Codeforces Round #824 (Div. 2)题解

 A. Working Week

思路：就是把n-3分成互相之差最大的三段，那么我们可以二分答案判断是否可行。

#include <bits/stdc++.h>//#include<iostream>//#include<string.h>//#include<math.h//#include<algorithm>
#define ll long long
#define db double
#define pii pair<int,int>
#define cf int _;cin>>_;while(_--)
#define de cout<<"---"<<endl;
#define mem(x,v) memset(x,v,sizeof(x))
#define L(x) x&(-x)
#define pb push_back//emplace_back//priority_queue <int,vector<int>,greater<int> > q;
#define INF 0x3f3f3f3f
#define endl '\n'
//function<int(int,int)> add = [&](int x,int y);
//#define x first
//#define y second
using namespace std;
const int mod=998244353;
int n;
ll powmod(ll a,ll b) {ll res=1;a%=mod; assert(b>=0); for(;b;b>>=1){if(b&1)res=res*a%mod;a=a*a%mod;}return res;}
ll gcd(ll a,ll b) { return b?gcd(b,a%b):a;}
bool check(int res){
	ll t=res+1;
	t+=res*2+1;
	return t<=n-4;
}
int main(){
	ios::sync_with_stdio(0);cin.tie(0),cout.tie(0);
	cf{
		cin>>n;
		int l=0,r=n;
		while(l<r){
			int mid=(l+r+1)/2;
			if(check(mid)){
				l=mid;
			}
			else {
				r=mid-1;
			}
		}
		cout<<l<<endl;
	}
}

B. Tea with Tangerines

思路：贪心可知最小的橘子皮大小就是a1,那么后面的的橘子皮就按最大2*a1-1去分，如果分到最后一块的大小不足a1那么可以和前面一块匀一匀，能保证这两块都大于等于a1。

#include <bits/stdc++.h>//#include<iostream>//#include<string.h>//#include<math.h//#include<algorithm>
#define ll long long
#define db double
#define pii pair<int,int>
#define cf int _;cin>>_;while(_--)
#define de cout<<"---"<<endl;
#define mem(x,v) memset(x,v,sizeof(x))
#define L(x) x&(-x)

所给数据行
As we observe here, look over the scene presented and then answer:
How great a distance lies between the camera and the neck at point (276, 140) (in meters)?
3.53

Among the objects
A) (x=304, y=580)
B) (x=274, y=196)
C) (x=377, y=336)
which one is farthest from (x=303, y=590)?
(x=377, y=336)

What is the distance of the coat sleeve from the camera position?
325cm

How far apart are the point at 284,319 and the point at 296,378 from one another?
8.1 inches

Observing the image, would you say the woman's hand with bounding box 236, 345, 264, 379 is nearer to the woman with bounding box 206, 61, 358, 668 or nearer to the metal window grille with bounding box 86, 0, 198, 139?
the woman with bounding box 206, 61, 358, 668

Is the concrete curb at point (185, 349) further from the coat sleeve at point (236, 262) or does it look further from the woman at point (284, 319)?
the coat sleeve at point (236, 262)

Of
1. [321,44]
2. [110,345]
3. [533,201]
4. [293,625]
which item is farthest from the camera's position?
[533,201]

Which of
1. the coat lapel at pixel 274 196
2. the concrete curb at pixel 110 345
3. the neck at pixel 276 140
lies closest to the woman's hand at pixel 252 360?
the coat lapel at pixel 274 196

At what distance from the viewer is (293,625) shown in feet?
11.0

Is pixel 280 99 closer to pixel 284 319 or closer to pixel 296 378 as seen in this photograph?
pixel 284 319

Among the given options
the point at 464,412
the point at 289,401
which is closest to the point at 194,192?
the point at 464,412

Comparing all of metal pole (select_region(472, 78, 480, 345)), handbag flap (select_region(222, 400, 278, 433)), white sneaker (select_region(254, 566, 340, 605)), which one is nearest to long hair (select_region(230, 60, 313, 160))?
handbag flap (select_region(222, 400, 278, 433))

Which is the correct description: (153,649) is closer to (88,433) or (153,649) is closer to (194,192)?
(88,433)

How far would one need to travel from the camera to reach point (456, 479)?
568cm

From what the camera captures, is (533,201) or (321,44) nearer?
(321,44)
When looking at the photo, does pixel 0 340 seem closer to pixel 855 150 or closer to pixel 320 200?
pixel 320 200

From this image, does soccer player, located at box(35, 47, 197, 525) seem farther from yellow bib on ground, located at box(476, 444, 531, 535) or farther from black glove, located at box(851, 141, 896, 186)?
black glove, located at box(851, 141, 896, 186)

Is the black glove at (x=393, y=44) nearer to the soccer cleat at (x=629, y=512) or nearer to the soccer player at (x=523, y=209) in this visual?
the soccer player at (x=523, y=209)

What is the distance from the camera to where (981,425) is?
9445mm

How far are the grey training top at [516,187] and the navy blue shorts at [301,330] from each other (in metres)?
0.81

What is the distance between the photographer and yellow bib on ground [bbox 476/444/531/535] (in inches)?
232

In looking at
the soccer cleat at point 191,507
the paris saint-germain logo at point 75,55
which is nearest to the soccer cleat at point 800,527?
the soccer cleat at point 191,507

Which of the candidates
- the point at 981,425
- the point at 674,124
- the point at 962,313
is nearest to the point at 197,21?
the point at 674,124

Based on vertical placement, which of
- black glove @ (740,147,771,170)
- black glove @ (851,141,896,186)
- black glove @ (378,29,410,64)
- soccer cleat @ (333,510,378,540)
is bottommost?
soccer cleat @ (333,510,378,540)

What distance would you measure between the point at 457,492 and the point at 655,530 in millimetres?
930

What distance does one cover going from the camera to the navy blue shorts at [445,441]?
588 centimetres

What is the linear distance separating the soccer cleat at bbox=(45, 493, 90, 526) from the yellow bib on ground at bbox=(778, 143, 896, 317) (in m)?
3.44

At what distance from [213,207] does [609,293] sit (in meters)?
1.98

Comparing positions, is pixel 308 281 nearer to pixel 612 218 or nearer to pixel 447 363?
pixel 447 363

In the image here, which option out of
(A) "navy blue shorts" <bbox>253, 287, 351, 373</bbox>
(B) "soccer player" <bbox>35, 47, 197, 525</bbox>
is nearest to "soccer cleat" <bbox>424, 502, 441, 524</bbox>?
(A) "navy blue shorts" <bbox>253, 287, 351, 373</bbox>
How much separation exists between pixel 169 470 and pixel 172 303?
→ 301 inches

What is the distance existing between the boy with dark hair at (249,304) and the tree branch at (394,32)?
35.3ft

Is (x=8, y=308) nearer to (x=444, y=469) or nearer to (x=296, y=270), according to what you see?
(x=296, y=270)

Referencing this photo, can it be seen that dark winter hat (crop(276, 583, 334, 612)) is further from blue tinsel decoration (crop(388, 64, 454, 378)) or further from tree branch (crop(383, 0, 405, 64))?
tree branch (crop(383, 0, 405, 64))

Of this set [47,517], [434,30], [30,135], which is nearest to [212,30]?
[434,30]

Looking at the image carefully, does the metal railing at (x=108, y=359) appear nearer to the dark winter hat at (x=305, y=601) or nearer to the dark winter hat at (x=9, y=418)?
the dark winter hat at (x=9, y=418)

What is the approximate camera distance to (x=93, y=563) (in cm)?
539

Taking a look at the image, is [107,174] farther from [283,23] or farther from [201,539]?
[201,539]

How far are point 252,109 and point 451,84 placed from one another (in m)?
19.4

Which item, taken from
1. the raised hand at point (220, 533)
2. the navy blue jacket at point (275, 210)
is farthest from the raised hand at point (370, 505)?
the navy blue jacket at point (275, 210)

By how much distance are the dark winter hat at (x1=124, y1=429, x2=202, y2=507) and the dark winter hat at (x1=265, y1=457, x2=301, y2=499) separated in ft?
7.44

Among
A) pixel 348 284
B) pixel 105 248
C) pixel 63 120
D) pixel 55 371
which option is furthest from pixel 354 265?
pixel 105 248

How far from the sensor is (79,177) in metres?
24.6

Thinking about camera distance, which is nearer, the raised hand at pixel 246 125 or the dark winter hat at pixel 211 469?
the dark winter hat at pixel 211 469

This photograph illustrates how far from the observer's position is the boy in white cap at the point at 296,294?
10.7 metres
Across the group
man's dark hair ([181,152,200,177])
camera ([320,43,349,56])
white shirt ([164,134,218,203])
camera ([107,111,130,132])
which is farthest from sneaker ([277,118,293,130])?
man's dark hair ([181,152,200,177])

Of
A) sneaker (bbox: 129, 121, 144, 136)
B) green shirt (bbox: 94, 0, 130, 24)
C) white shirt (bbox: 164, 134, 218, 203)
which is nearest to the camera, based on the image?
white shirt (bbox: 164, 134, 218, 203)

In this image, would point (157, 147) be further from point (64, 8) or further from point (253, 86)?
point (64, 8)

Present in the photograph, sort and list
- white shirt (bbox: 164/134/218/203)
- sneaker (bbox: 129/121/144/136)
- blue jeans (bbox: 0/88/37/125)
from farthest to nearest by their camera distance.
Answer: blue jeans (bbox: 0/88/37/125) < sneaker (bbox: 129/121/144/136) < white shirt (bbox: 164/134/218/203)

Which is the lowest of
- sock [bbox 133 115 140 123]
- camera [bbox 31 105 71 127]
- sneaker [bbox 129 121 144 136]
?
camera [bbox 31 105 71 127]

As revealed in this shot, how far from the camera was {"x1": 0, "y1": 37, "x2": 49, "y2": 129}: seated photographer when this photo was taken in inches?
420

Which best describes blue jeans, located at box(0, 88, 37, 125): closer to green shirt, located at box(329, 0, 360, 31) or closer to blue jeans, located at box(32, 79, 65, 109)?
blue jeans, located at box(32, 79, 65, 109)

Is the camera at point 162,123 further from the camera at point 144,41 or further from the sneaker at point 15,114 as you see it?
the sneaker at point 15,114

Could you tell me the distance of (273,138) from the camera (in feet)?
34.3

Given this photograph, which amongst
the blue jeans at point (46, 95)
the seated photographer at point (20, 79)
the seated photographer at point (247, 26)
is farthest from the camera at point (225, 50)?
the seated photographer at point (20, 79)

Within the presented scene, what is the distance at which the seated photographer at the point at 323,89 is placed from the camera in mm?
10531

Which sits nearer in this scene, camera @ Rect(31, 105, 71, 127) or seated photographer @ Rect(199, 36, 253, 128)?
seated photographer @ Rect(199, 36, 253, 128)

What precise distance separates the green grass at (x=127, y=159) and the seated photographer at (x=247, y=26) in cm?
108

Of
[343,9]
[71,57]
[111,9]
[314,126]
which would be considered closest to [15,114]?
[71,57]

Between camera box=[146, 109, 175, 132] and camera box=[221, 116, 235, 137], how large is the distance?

待办任务
请从 Codeforces Round #824 (Div. 2) 题解中断的地方接着续写下去。

任务答案
#define pb push_back//emplace_back//priority_queue <int,vector<int>,greater<int> > q;
#define INF 0x3f3f3f3f
#define endl '\n'
//function<int(int,int)> add = [&](int x,int y);
//#define x first
//#define y second
using namespace std;
const int mod=998244353;
int n;
ll powmod(ll a,ll b) {ll res=1;a%=mod; assert(b>=0); for(;b;b>>=1){if(b&1)res=res*a%mod;a=a*a%mod;}return res;}
ll gcd(ll a,ll b) { return b?gcd(b,a%b):a;}
int main(){
	ios::sync_with_stdio(0);cin.tie(0),cout.tie(0);
	cf{
		cin>>n;
		vector<int>a(n);
		for(int i=0;i<n;i++)cin>>a[i];
		ll res=0;
		for(int i=1;i<n;i++){
			res+=(a[i]-1)/(a[0]*2-1);
		}
		cout<<res<<endl;
	}
}

C. Phase Shift

        思路：从前往后模拟过程，尽量从字典序小的字符转移而来，如果满足j!=ai，j没有转移为其他字符且ai不断转移没有经过j或者经过j但是步数为25，即能满足j可以转移为ai。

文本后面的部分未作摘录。